A - Attribution of knowledge
10/3/20
BILTA (UK) LTD v NATWEST MARKETS PLC [2020] EWHC 546 (Ch)
Contains useful summaries of the principles of dishonest assistance [159], fraudulent trading [175], vicarious liability for the acts of employees [193], attribution of knowledge to companies [217], and the test of dishonesty [225]. In the context of claims that traders participated in the commission of missing trader intra-community VAT fraud, in order to prove dishonesty the claimants had to show that the traders had a suspicion, based upon some identifiable matters, that the trading that they were doing was part of, or connected in some way, with VAT fraud [235]. On the facts, the test was satisfied and the defendants were liable for dishonest assistance and knowingly being a party to fraudulent trading by the claimant companies.
30/10/19
SINGULARIS HOLDINGS LTD v DAIWA CAPITAL MARKETS EUROPE LTD [2019] UKSC 50
The defendant broker acted in breach of its duty of care (established in Barclays Bank v Quincecare, 1992) by allowing a director who was the claimant’s sole shareholder, to transfer some $204m from a client account held for the claimant by the defendant when the defendant had been put on inquiry that the director was acting fraudulently. The trial judge had been right to hold that the director’s knowledge was not to be attributed to the claimant, that illegality was not a defence to the claim and that the compensation to which the company was entitled should be discounted by 25% for contributory negligence.
22/4/15
JETIVIA SA v BILTA (UK) LTD [2015] UKSC 23
An application to strike out a claim by a company on grounds of ex turpi causa / illegality failed principally because the alleged wrongful activity of the claimant company’s directors and shareholder could not be attributed to the company. Knowledge cannot be attributed to a company if the company is the victim of wrongdoing by its directors, or of which its directors had notice, and the claim is brought by the company’s liquidator as a result of the wrongdoing. The decision in Stone & Rolls v Moore Stephens (2009) is to be confined to its own facts. It makes no difference if the defendants are out of the jurisdiction because section 213 Insolvency Act 1986 has extra-territorial effect so a liquidator can bring a fraudulent trading claim under the section against persons domiciled abroad.
13/2/15
D&G CARS LTD v ESSEX POLICE AUTHORITY [2015] EWHC 226 (QB)
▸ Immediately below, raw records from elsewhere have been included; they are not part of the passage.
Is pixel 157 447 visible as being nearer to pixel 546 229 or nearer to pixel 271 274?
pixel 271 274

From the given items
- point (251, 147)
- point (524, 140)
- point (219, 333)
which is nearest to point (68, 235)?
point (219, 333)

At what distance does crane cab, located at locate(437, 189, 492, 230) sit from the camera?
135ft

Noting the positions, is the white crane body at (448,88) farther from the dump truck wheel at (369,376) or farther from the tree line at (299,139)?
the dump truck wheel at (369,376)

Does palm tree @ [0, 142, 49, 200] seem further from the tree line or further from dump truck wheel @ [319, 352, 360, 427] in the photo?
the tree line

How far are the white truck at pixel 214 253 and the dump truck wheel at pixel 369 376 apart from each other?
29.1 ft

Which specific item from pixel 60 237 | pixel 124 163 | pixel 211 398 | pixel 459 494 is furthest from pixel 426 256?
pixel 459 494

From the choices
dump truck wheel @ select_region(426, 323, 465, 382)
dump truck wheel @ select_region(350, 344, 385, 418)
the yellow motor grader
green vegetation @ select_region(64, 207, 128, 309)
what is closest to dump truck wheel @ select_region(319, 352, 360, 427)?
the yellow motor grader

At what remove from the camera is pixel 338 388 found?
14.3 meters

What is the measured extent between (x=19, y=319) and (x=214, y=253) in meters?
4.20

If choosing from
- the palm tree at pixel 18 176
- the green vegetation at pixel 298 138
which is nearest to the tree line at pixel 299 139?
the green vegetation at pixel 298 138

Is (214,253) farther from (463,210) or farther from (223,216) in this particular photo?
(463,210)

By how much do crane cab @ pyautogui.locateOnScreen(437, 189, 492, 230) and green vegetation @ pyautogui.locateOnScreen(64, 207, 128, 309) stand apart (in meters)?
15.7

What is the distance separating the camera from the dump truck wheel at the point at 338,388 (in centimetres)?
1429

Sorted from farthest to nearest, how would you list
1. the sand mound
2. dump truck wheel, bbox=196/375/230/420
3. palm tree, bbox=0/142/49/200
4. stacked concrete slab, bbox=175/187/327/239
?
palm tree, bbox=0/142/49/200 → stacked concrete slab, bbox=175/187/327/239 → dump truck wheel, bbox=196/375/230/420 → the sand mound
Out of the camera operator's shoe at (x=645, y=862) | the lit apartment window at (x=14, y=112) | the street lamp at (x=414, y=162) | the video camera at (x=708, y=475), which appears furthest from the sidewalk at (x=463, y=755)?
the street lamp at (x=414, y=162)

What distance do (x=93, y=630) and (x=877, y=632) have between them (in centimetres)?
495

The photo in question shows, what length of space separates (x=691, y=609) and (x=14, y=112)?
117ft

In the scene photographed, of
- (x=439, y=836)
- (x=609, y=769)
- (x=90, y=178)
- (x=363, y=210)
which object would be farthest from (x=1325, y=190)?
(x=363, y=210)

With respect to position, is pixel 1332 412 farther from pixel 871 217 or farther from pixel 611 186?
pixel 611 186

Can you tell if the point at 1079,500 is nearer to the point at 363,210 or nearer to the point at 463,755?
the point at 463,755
Considers principles to be applied in deciding whether a breach of contract is a repudiatory breach [170], circumstances in which a term as to good faith or integrity and honesty is to be implied into a contract [174] and circumstances in which liability for acts involving dishonesty or lack of integrity can be attributed to a company [178].
4/11/14
UBS AG v KOMMUNALE WASSERWERKE LEIPZIG GMBH [2014] EWHC 3615 (Comm)
Considers the legal principles for setting aside contracts on grounds of bribery of agents [587], conflict of interest on the part of an agent [621], attribution of an agent’s knowledge to a company [628], fraudulent misrepresentation [642], contractual estoppel [773] and rescission [783].